Tunbridge Wells (or, if you want to use its official title: Royal Tunbrige Wells) is located just 30 miles south of London. The town has a population of 56,000 and is already a commuter town favourite. Tunbridge Wells provides great facilities, a strong sense of community and easy access to the countryside of Kent and East Sussex.
Tunbridge Wells also has a reputation for being a good shopping area, with a high standard of living. Much of the town is located within a conservation area and education in the town is dominated by its three grammar schools. There are currently housing developments in central Tunbridge Wells, as well as in the High Brooms area to the north of the town centre, that are being driven by demand from those moving out of London.
The fact that the town provides great opportunities for those looking to move out of the city hasn’t gone unnoticed. Even back in 2009, The Independent newspaper declared Tunbridge Wells a ‘commuter town hotspot’.
Traveling from the town centre means you’ll have a 50 minute commute into London Bridge or Charing Cross stations. The price for an annual travel card between Tunbridge Wells and London is currently £5,020.
If you have only recently joined the London exodus, or if you have commuted from Tunbridge Wells for years, you might be wondering how you can get the most out of your train commute and use this traveling time to make you a better person? Here are a few suggestions.
1. Learn Things
You could opt to learn a new language, listen to an e-book about a subject you would like to know more about or even sign on to a distance learning University course. Wearing headphones, there’s no need to get frustrated about your fellow commuters’ terrible taste in music either.
2. Maintain Your Social Life
If you want to avoid staring awkwardly out of the window or straight at the person opposite you, you could just be like everyone else and get your mobile device out. This is a great time for sending a couple of overdue emails or responding to a back log of semi-funny Facebook posts from your friends.
3. Get Cultured
I don’t know how much Shakespeare you could read during your yearly commute, but experience has taught me that an hour’s commute allows you to watch all five seasons of Breaking Bad in the course of just five working weeks.

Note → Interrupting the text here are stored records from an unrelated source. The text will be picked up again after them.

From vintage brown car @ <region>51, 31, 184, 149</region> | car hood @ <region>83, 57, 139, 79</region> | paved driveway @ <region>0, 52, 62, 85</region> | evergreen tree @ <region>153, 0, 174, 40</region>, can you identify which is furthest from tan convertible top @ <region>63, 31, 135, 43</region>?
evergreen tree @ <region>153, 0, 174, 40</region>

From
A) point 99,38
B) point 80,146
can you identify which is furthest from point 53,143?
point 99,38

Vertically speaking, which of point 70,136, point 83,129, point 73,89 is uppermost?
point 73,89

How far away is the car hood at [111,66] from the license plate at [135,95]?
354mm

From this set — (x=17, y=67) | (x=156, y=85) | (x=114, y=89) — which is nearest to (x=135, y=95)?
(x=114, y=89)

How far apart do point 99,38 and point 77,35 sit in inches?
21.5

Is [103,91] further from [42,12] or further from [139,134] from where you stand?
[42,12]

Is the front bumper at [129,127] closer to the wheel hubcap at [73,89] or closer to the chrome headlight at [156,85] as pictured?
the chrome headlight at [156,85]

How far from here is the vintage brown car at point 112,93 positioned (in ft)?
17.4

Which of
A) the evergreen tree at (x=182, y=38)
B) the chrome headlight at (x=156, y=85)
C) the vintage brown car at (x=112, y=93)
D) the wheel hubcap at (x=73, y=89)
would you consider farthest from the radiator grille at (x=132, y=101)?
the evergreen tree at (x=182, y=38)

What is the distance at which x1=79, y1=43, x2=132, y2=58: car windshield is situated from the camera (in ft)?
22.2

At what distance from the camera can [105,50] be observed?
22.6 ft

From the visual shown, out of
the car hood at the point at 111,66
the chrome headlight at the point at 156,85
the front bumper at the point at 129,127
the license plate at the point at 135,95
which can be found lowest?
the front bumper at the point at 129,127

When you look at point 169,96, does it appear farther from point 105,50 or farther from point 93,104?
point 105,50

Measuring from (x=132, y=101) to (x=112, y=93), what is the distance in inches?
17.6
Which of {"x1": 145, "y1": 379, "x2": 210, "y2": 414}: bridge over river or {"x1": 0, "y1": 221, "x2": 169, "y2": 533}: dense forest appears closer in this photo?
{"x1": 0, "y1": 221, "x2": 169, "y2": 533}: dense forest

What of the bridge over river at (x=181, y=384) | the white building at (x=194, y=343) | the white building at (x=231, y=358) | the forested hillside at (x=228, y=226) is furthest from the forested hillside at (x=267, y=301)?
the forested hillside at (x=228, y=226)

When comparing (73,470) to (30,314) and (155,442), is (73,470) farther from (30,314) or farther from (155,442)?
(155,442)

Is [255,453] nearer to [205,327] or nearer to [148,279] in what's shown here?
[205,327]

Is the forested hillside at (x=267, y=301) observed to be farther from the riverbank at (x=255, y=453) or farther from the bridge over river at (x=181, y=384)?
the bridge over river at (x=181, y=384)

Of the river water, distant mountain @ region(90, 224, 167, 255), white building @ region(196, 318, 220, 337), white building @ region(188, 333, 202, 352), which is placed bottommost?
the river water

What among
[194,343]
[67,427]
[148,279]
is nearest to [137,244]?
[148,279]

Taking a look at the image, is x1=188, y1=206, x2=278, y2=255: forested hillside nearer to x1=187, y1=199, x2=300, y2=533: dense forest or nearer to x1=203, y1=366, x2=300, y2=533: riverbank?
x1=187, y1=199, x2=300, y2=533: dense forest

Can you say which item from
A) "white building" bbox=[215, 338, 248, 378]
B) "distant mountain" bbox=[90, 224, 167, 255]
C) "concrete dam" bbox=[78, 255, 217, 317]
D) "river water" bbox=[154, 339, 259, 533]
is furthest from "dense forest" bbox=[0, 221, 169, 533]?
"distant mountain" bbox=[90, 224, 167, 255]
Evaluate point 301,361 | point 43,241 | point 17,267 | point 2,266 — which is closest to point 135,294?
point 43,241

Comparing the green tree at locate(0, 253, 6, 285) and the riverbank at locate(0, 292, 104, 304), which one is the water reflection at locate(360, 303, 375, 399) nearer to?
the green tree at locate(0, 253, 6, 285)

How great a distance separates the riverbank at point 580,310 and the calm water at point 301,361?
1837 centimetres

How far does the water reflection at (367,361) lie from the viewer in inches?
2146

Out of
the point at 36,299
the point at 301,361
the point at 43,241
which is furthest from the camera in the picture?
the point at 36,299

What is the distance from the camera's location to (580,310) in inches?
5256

Resistance band exercises can be done anywhere and if you’re not too self-aware, you could even do them on the train. Just make sure not to squat and stretch into someone else' personal space.
5. Try A New Hobby
Knitting is a good way of keeping yourself busy and creating a new winter wardrobe at the same time. Woolly jumpers are still experiencing some sort of a revival too.
6. Be More Sociable
There’s never a more convenient time to be sociable than when you’re faced with someone else’ armpit on an overly full commuter train. Listening to someone vent about their day, or providing travel advice to a pair of lost tourists, definitely counts as a good deed.
7. Reflect and Relax
Commuting can be a frustrating and stressful experience, but with a bit of preparation it can become a time that you use to think, reflect and relax. It’s also a good buffer between your work and home life, so you can make sure to arrive home in a good mood.